Start Listing
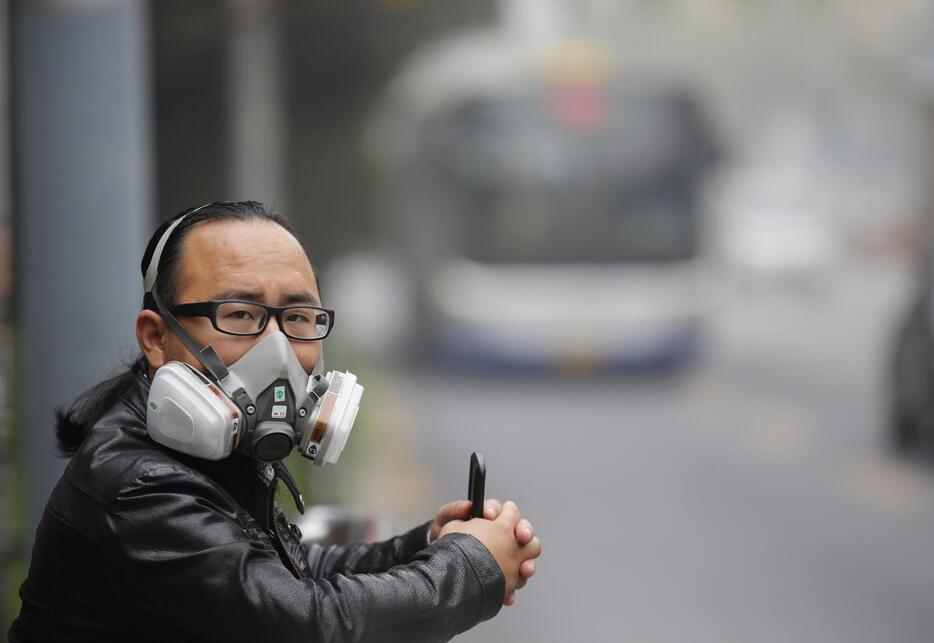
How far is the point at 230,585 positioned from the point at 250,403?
0.91 feet

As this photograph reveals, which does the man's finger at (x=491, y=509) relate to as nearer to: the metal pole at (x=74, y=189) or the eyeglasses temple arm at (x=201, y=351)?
the eyeglasses temple arm at (x=201, y=351)

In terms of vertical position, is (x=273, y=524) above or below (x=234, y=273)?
below

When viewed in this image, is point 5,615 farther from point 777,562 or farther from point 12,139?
point 777,562

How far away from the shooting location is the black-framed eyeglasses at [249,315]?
6.08ft

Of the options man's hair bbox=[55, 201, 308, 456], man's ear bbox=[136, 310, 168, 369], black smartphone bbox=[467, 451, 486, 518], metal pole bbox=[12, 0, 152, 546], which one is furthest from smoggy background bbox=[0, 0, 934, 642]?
black smartphone bbox=[467, 451, 486, 518]

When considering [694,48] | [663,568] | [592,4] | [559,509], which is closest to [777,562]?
[663,568]

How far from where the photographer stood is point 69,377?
4371 millimetres

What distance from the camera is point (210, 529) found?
1.74m

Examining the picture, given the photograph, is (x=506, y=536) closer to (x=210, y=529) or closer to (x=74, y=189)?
(x=210, y=529)

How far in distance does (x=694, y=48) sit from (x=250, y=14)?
2356cm

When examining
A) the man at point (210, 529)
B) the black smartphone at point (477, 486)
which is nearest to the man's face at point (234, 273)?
the man at point (210, 529)

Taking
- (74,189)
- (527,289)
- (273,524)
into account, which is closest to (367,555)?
(273,524)

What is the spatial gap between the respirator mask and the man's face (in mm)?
17

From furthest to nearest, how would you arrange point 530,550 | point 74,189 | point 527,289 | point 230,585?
point 527,289
point 74,189
point 530,550
point 230,585
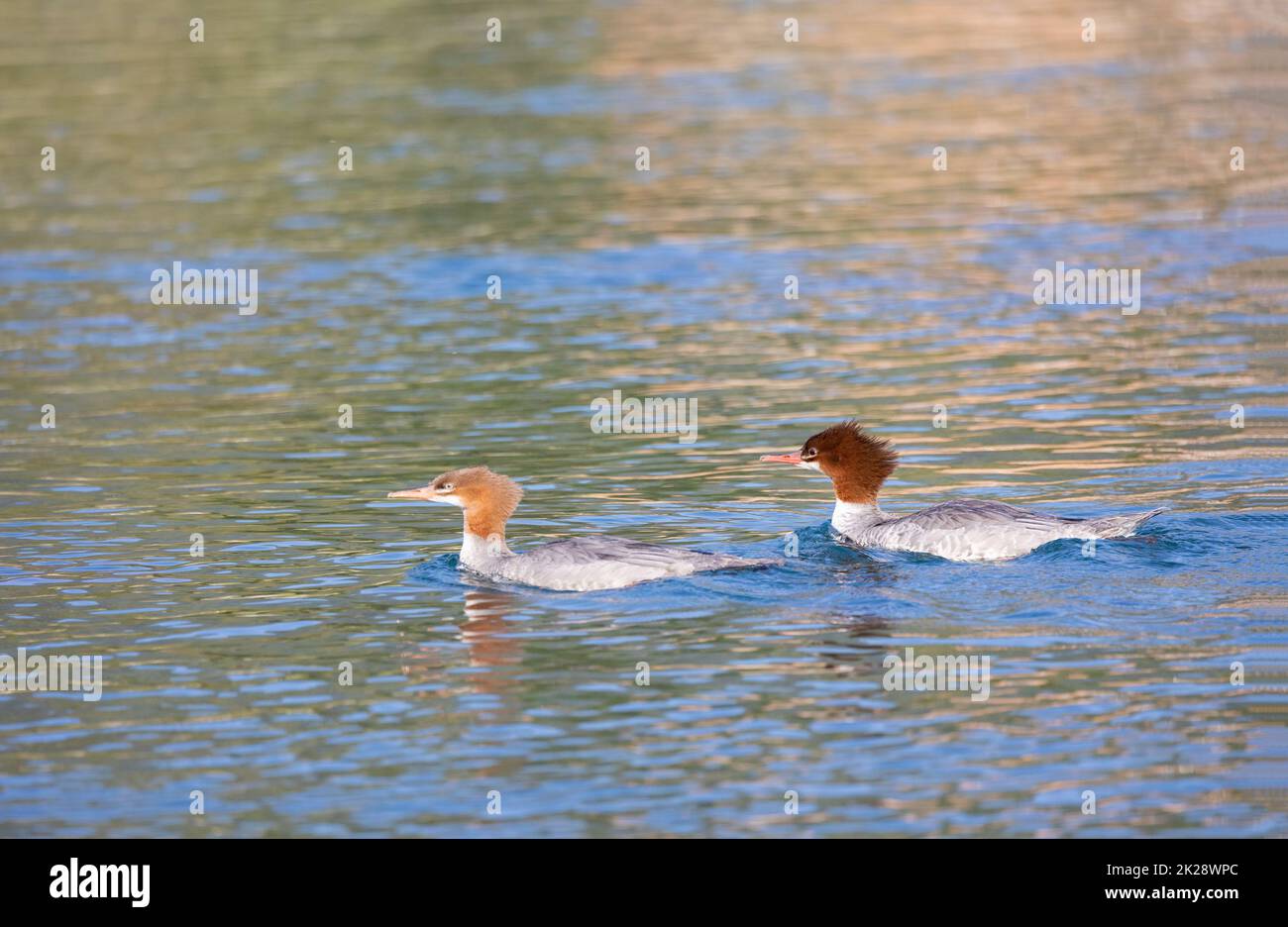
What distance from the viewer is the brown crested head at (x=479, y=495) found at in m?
15.8

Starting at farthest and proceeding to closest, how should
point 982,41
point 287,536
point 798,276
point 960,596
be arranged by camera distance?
point 982,41 < point 798,276 < point 287,536 < point 960,596

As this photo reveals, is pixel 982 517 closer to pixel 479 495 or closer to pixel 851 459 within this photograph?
pixel 851 459

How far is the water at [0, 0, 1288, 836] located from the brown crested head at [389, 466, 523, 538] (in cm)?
51

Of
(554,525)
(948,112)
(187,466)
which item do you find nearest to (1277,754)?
(554,525)

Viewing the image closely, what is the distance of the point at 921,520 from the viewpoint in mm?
15812

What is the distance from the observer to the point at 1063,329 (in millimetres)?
24250

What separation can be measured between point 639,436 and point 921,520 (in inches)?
208

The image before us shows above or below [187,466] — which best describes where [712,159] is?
above

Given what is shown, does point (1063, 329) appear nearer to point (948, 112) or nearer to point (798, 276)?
point (798, 276)

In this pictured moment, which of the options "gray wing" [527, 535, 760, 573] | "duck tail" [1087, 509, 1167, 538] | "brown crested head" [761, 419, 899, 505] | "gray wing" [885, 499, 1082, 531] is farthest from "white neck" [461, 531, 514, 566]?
"duck tail" [1087, 509, 1167, 538]

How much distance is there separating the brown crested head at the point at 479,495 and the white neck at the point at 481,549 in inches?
1.6

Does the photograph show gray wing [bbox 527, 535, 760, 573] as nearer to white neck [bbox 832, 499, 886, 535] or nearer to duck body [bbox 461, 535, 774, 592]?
duck body [bbox 461, 535, 774, 592]

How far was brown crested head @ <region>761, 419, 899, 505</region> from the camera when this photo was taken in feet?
54.7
End Listing
## Problem description
Switch "brown crested head" to "mallard head" everywhere in the entries above, then write all the entries out again with nothing else changed. Leave out the picture markers.

## Correct result
How far is the point at 230,585 positioned from the point at 250,403?
0.91 feet

As this photograph reveals, which does the man's finger at (x=491, y=509) relate to as nearer to: the metal pole at (x=74, y=189) or the eyeglasses temple arm at (x=201, y=351)?
the eyeglasses temple arm at (x=201, y=351)

In terms of vertical position, is (x=273, y=524) above or below (x=234, y=273)?
below

When viewed in this image, is point 5,615 farther from point 777,562 or farther from point 12,139?
point 777,562

How far away from the shooting location is the black-framed eyeglasses at [249,315]?
6.08ft

Of the options man's hair bbox=[55, 201, 308, 456], man's ear bbox=[136, 310, 168, 369], black smartphone bbox=[467, 451, 486, 518], metal pole bbox=[12, 0, 152, 546], which one is furthest from smoggy background bbox=[0, 0, 934, 642]?
black smartphone bbox=[467, 451, 486, 518]

When considering [694,48] | [663,568] | [592,4] | [559,509], which is closest to [777,562]?
[663,568]

How far from where the photographer stood is point 69,377?
4371 millimetres

What distance from the camera is point (210, 529) found?
1.74m

Examining the picture, given the photograph, is (x=506, y=536) closer to (x=210, y=529) or closer to (x=74, y=189)?
(x=210, y=529)

How far in distance does (x=694, y=48) sit from (x=250, y=14)?
2356cm

When examining
A) the man at point (210, 529)
B) the black smartphone at point (477, 486)
which is nearest to the man's face at point (234, 273)?
the man at point (210, 529)

Taking
- (74,189)
- (527,289)
- (273,524)
into account, which is closest to (367,555)?
(273,524)

What is the spatial gap between the respirator mask and the man's face (in mm)?
17

From furthest to nearest, how would you arrange point 530,550 | point 74,189 | point 527,289 | point 230,585?
point 527,289
point 74,189
point 530,550
point 230,585
What distance from the viewer is the mallard head at (x=479, y=495) found at in m?
15.8

Starting at farthest and proceeding to closest, how should
point 982,41
point 287,536
point 798,276
point 960,596
be arranged by camera distance?
point 982,41 < point 798,276 < point 287,536 < point 960,596

As this photo reveals, is pixel 982 517 closer to pixel 479 495 or closer to pixel 851 459 within this photograph?
pixel 851 459

How far is the water at [0, 0, 1288, 836] located from the mallard head at [389, 466, 523, 538] (in cm)?
51

Of
(554,525)
(948,112)
(187,466)
which item do you find nearest to (1277,754)?
(554,525)

Viewing the image closely, what is the distance of the point at 921,520 from the viewpoint in mm?
15812

What is the distance from the observer to the point at 1063,329 (in millimetres)?
24250

What separation can be measured between point 639,436 and point 921,520 (in inches)?
208

The image before us shows above or below [187,466] — which best describes where [712,159] is?
above

Given what is shown, does point (1063, 329) appear nearer to point (948, 112) or nearer to point (798, 276)?
point (798, 276)

In this pictured moment, which of the options "gray wing" [527, 535, 760, 573] | "duck tail" [1087, 509, 1167, 538] | "mallard head" [761, 419, 899, 505] | "gray wing" [885, 499, 1082, 531] is farthest from "white neck" [461, 531, 514, 566]?
"duck tail" [1087, 509, 1167, 538]

How much distance is there separating the mallard head at the point at 479,495 and the white neck at the point at 481,549 in inches?
1.6

Does the photograph show gray wing [bbox 527, 535, 760, 573] as nearer to white neck [bbox 832, 499, 886, 535] or nearer to duck body [bbox 461, 535, 774, 592]?
duck body [bbox 461, 535, 774, 592]

How far was mallard head @ <region>761, 419, 899, 505</region> from the camera when this photo was taken in feet?
54.7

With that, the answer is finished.